--- Saved entries ---

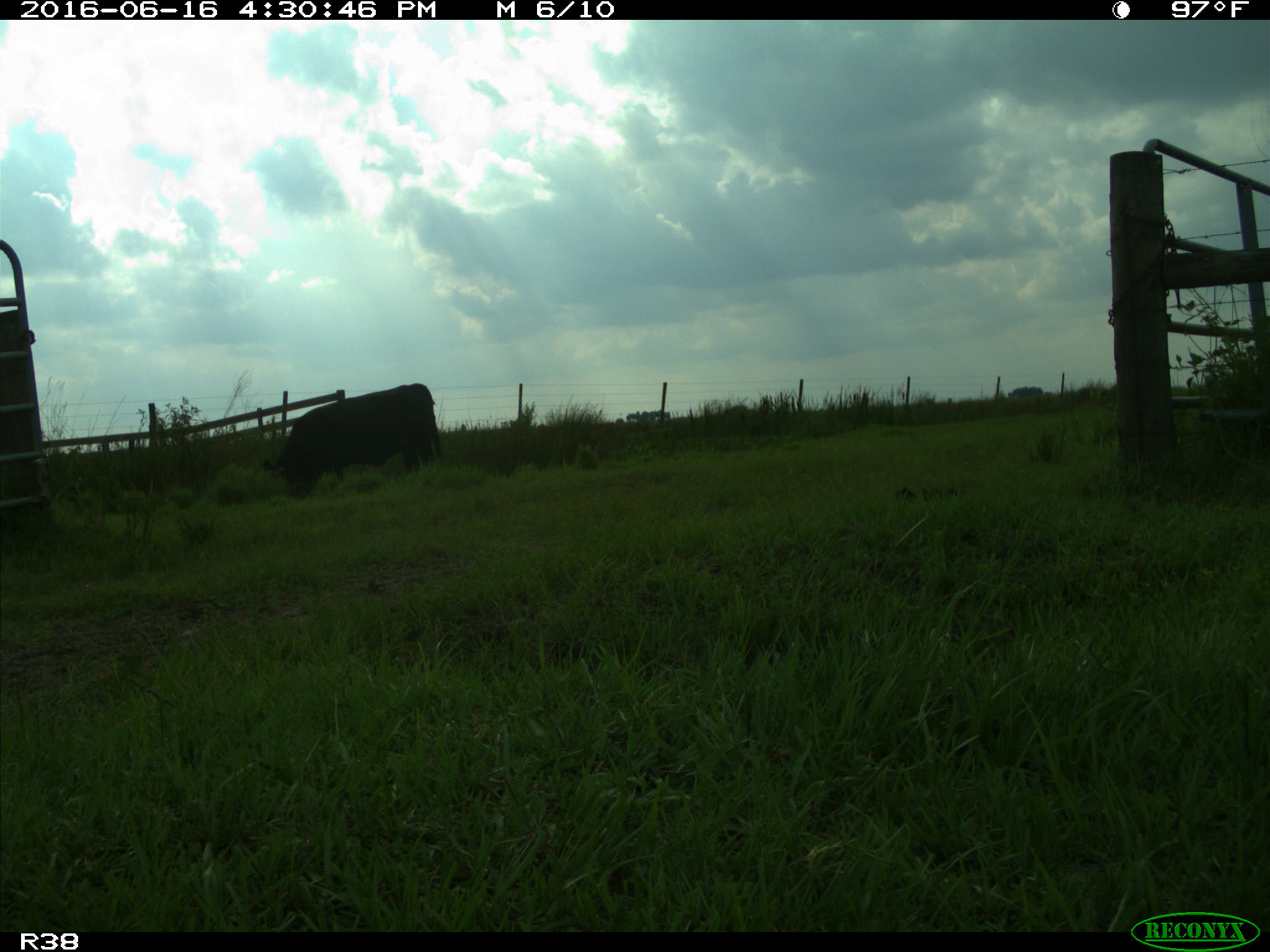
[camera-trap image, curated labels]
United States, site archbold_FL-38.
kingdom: Animalia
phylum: Chordata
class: Mammalia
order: Artiodactyla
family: Bovidae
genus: Bos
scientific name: Bos taurus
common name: domestic cow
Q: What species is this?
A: Bos taurus (domestic cow).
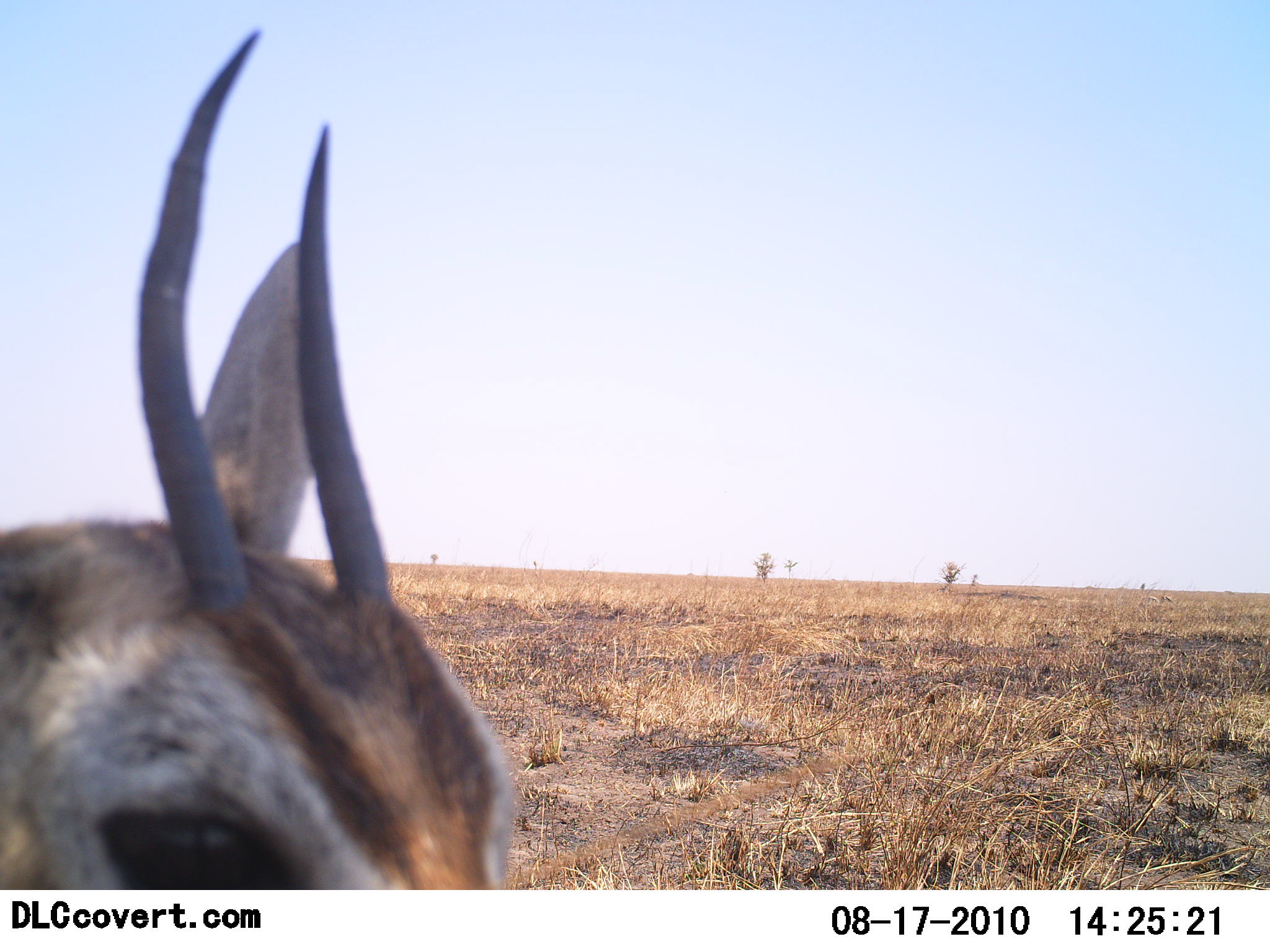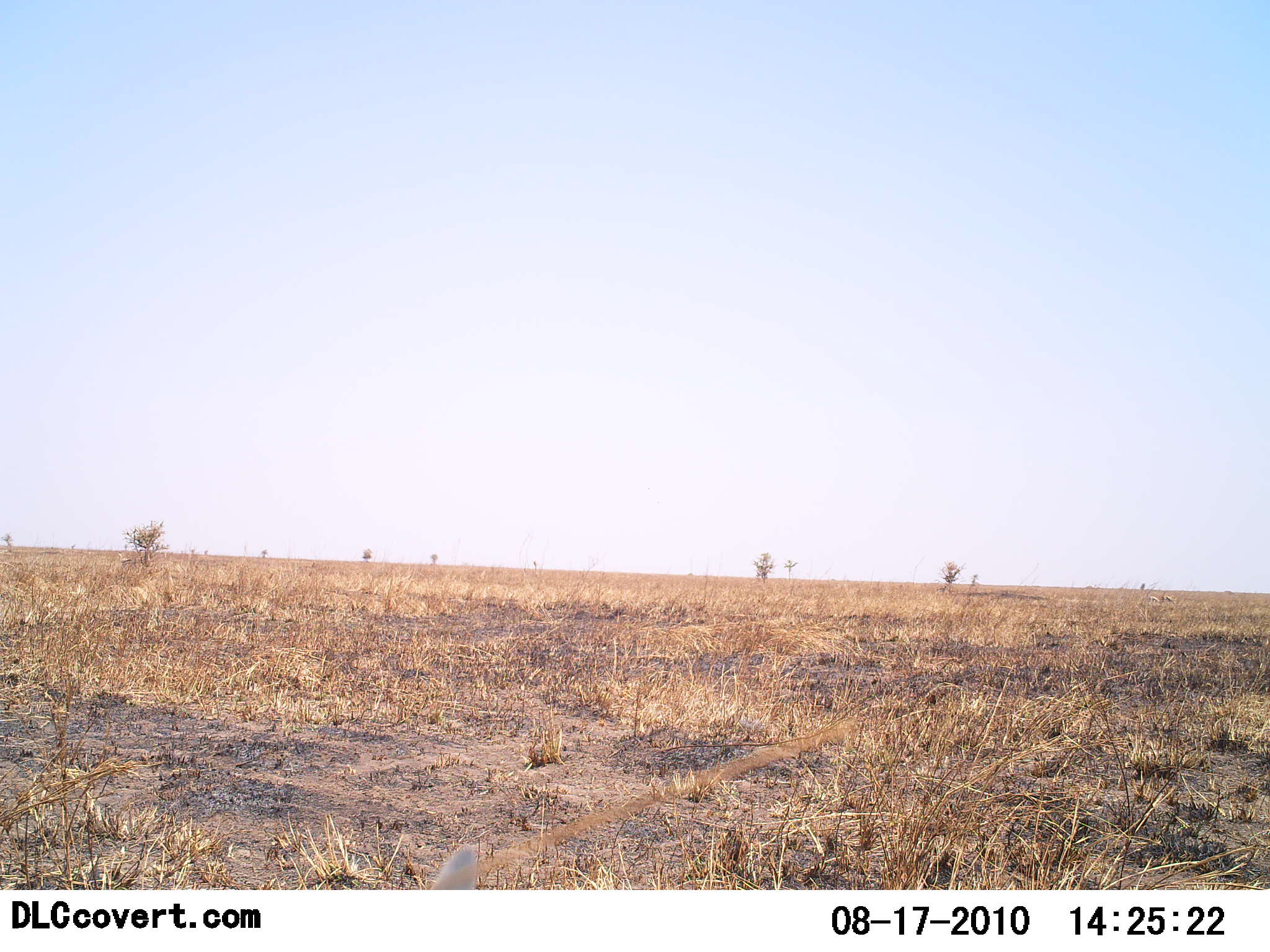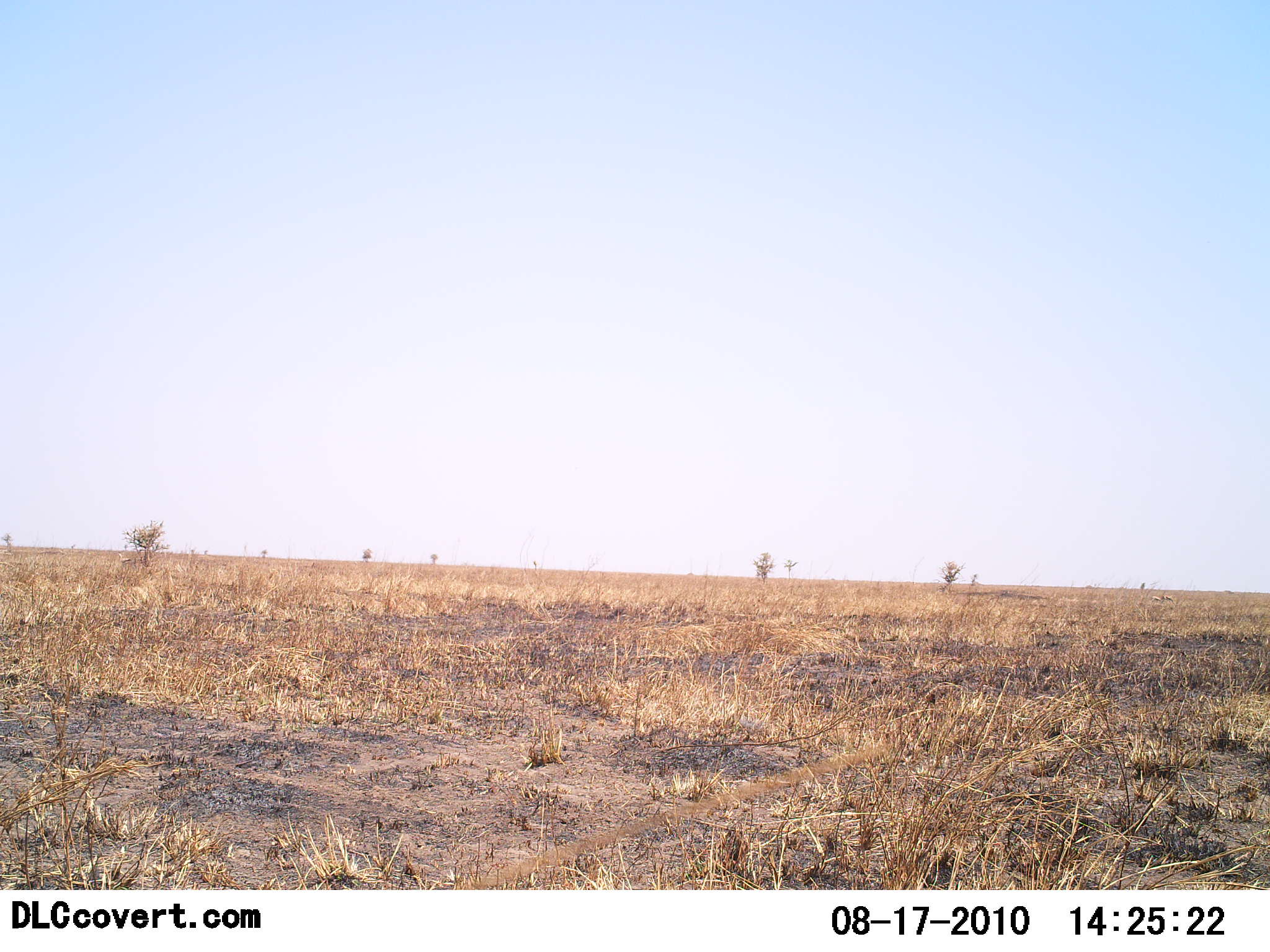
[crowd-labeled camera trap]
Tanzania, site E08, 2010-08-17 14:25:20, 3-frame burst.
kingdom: Animalia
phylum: Chordata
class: Mammalia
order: Artiodactyla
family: Bovidae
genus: Eudorcas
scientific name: Eudorcas thomsonii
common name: thomson's gazelle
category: gazellethomsons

--- Problem to solve ---
Exact copy, no pictures: reproduce every entry shown above.

--- Answer box ---
[camera-trap image, curated labels]
United States, site archbold_FL-38.
kingdom: Animalia
phylum: Chordata
class: Mammalia
order: Artiodactyla
family: Bovidae
genus: Bos
scientific name: Bos taurus
common name: domestic cow
Q: What species is this?
A: Bos taurus (domestic cow).
[crowd-labeled camera trap]
Tanzania, site E08, 2010-08-17 14:25:20, 3-frame burst.
kingdom: Animalia
phylum: Chordata
class: Mammalia
order: Artiodactyla
family: Bovidae
genus: Eudorcas
scientific name: Eudorcas thomsonii
common name: thomson's gazelle
category: gazellethomsons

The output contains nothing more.